Mark replies, "This is a film about one woman who does something
criminal and wrong.  The film never takes a viewpoint that she is
right.  In the end she is punished very severely for her
behavior.  But the focus of the film is another woman and how in
her jealousy she exploits the situation.  In THE SHAWSHANK
REDEMPTION imprisoned criminals are exploited by a warden.  The
film focuses on the evil done by the warden and our sympathies
are with the prisoners.  This in no way suggests to me that their
crimes were any the less bad."  [-mrl]

In response to Mark's article on the upside of brain damage in
the same issue, Taras writes, "You will recall Vernor Vinge's
sinister masterpiece, A DEEPNESS IN THE SKY.  Controlled brain
damage is used by a profoundly evil civilization to create
autistic savants."  [-tw]

In response to Evelyn's comments on Rudyard Kipling in that
issue, he writes, "Two interesting notes from the Wikipedia
article on Kipling [found at
http://en.wikipedia.org/wiki/Rudyard_Kipling]:

     [On his political incorrectness:]  Those who defend Kipling
     from accusations of racism point out that much of the
     apparent racism in his writing is spoken by fictional
     characters, not by him, and thus accurately depicts the
     characters. An example is that the soldier who (in 'Gunga
     Din') calls the title character 'a squidgy-nosed old idol.'
     However, in the same poem, Gunga Din is seen as a heroic
     figure; 'You're a better man than I am, Gunga Din.'
     [-wikipedia]

     [On his influence on SF:]  Kipling seems to have developed
     indirect exposition as a solution to some technical problems
     of writing about the unfamiliar milieu of India for British
     and American audiences.
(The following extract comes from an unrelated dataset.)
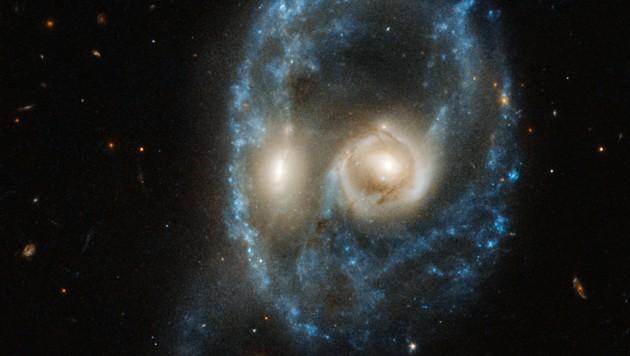 So sieht es aus, wenn zwei ungefähr gleich große Galaxien kollidieren. (Bild: AFP)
The technique reaches full
     development in KIM (1901), which influenced Heinlein's
     CITIZEN OF THE GALAXY.  [-wikipedia]
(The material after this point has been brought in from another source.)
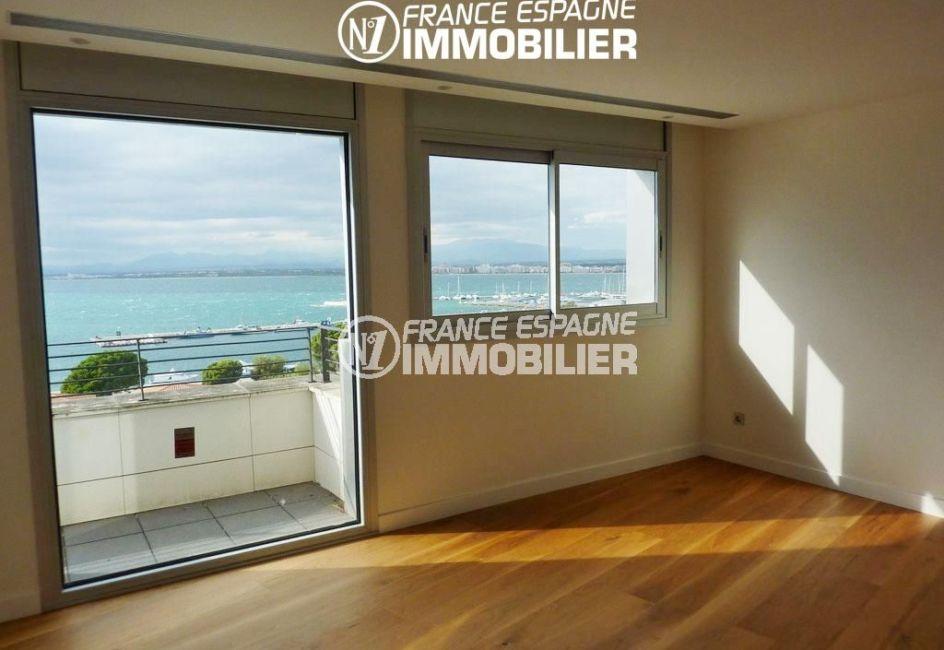 immo center rosas: villa ref.2391, chambre 2 avec un balcon vue sur la mer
Taras aadds:  "Maybe you need the skills of an SF reader to
appreciate Kim today."  [-tw]

Evelyn responds, "The claim that it is Kipling's characters who
are racist and not Kipling is apparently made by people who have
not read Kipling's 1911 book, KIPLING'S POCKET HISTORY OF ENGLAND
(co-authored with C. R. L. Fletcher).  As I noted in my comments
on it three years ago in the 10/10/2003 issue of the MT VOID
[http://fanac.org/fanzines/MT_Void/MT_Void-2215.html]:

"The last chapter's discussion of the Empire can only be called
at best raging jingoism, and at worst outright racism.  For
example, they say, 'In Canada we had really little difficulty in
making good friends with our new French subjects, for they hated
and feared the pushing Americans....  In Australia, we had
nothing but a few miserable blacks, who could hardly use bows and
arrows in fight.'  Referring to Africa, they say, 'The natives
everywhere welcome the mercy and justice of our rule....'  And
most egregious is their description of the Caribbean: 'The
population is mainly black, descended from slaves imported in
previous centuries, of mixed black and white race; lazy, vicious
and incapable of any serious improvement, or of work except under
compulsion.  In such a climate a few bananas will sustain the
life of a negro quite sufficiently; why should he work to get
more that this?  He is quite happy and quite useless, and spends
any extra wages which he may earn upon finery.'"  [-ecl]

===================================================================


TOPIC: Brain Damage, C.S.A., CHASM CITY, NOTES ON A SCANDAL, and
a New Zine (letter of comment by John Purcell)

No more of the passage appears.